Task requirements: Can you reproduce, word for word, everything in the records below from the line containing "Which is uppermost among the items" down through the end of the records?
□ □ □ □ □ □ □
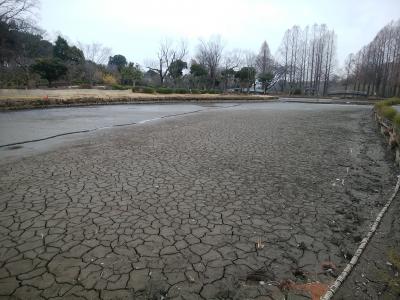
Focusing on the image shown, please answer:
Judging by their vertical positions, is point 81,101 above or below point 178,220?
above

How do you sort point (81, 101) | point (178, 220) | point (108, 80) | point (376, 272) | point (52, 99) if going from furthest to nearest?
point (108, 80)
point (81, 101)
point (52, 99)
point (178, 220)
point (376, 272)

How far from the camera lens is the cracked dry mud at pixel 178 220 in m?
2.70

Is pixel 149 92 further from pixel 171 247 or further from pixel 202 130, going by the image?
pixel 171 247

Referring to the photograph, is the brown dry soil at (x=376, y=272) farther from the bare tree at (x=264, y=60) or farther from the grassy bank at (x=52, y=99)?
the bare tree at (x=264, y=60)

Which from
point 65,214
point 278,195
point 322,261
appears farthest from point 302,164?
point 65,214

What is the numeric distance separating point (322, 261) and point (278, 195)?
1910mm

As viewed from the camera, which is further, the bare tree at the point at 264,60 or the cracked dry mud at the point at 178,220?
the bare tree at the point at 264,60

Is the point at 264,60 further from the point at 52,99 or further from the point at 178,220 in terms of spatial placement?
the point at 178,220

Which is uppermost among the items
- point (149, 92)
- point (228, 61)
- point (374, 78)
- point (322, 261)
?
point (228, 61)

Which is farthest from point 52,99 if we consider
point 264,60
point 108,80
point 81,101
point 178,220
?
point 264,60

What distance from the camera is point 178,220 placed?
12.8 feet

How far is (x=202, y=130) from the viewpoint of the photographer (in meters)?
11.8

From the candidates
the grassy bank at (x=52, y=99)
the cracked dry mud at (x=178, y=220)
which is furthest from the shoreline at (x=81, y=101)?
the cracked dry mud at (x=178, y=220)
□ □ □ □ □ □ □
Expected output:
Which is uppermost among the items
- point (149, 92)
- point (228, 61)
- point (374, 78)
- point (322, 261)
?
point (228, 61)

Which is farthest from point 52,99 if we consider
point 264,60
point 108,80
point 81,101
point 178,220
?
point 264,60

What distance from the camera is point 178,220 placed?
12.8 feet

How far is (x=202, y=130) from the viewpoint of the photographer (in meters)?
11.8

From the candidates
the grassy bank at (x=52, y=99)
the cracked dry mud at (x=178, y=220)
which is furthest from the shoreline at (x=81, y=101)?
the cracked dry mud at (x=178, y=220)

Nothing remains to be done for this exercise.